Tilia warrants that the Professional Services will be performed in a workmanlike manner consistent with industry standards reasonably applicable to the performance of such Services and that all Professional Services shall operate in accordance with the terms of this Agreement, any relevant Statement of Work and all specifications agreed upon between the parties in relation to the associated Professional Services. If Customer believes there has been a breach of this warranty and so notifies Tilia in writing stating in reasonable detail the nature of the alleged breach within twelve (12) months after approved delivery of the relevant Professional Services (“Warranty Period”), then Tilia will promptly investigate the matter to determine the nature of the alleged breach of warranty. If it is determined that there has been a breach of this warranty, then Tilia’s sole obligation, and Customer’s exclusive remedy, will be for Tilia to promptly correct or re-perform any affected Services as necessary to cause them to comply with this warranty. If Tilia is unable to correct a breach of this warranty after a maximum of two (2) repeated efforts, Customer will be entitled to terminate the relevant SOW as far as the affected Professional Services are concerned, and receive a refund for any fees actually paid for the affected Services and affected Professional Services. THESE WARRANTIES ARE EXCLUSIVE AND IN LIEU OF ALL OTHER WARRANTIES, EXPRESS OR IMPLIED, INCLUDING BUT NOT LIMITED TO THE IMPLIED WARRANTIES OF MERCHANTABILITY, FITNESS FOR A PARTICULAR PURPOSE AND NON-INFRINGEMENT.

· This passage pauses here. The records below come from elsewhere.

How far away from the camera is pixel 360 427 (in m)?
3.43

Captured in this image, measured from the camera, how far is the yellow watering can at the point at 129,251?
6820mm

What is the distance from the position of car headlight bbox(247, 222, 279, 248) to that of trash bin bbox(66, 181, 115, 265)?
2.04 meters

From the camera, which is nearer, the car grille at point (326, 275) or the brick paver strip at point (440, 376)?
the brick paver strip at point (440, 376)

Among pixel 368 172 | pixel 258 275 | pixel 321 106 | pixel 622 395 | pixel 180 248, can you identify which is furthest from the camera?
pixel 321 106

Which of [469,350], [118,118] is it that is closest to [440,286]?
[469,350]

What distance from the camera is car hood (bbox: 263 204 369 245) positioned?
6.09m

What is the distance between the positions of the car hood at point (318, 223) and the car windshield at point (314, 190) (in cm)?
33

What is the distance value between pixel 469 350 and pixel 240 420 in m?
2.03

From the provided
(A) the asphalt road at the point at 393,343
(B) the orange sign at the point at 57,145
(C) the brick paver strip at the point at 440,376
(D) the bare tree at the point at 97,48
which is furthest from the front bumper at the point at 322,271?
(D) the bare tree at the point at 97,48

6. LIMITATION OF LIABILITY
a) Exclusion of consequential damages. TO THE MAXIMUM EXTENT PERMITTED BY LAW, IN NO EVENT WILL EITHER PARTY HERETO HAVE ANY LIABILITY ARISING OUT OF OR IN CONNECTION WITH THIS PROFESSIONAL SERVICES EXHIBIT FOR ANY LOST PROFITS, REVENUES, GOODWILL, LOSS OF DATA, OR INDIRECT, SPECIAL, COVER, BUSINESS INTERRUPTION, INCIDENTAL, OR CONSEQUENTIAL DAMAGES.
b) Liability Limitations. TILIA’S TOTAL AGGREGATE LIABILITY ARISING OUT OF OR RELATED TO THIS PROFESSIONAL SERVICES EXHIBIT, OR ANY PROFESSIONAL SERVICES PERFORMED HEREUNDER, REGARDLESS OF THE FORM OR ACTION, SHALL NEVER EXCEED THE TOTAL AMOUNT PAID BY CUSTOMER TO TILIA PURSUANT TO THE APPLICABLE SOW DURING THE TWELVE MONTHS IMMEDIATELY PRECEEDING THE EVENT GIVING RISE TO THE CLAIM. CUSTOMER HEREBY RELEASES TILIA FROM ALL OBLIGATIONS, LIABILITY, CLAIMS OR DEMANDS IN EXCESS OF THIS LIMITATION.
c) General Liability Provisions. THE PARTIES AGREE THAT THIS SECTION 6 WILL APPLY REGARDLESS OF THE FORM OF ACTION, WHETHER, IN CONTRACT, TORT (INCLUDING NEGLIGENCE), STRICT LIABILITY, OR OTHERWISE, AND WILL APPLY EVEN IF ANY LIMITED REMEDY SPECIFIED IN THIS AGREEMENT IS FOUND TO HAVE FAILED OF ITS ESSENTIAL PURPOSE.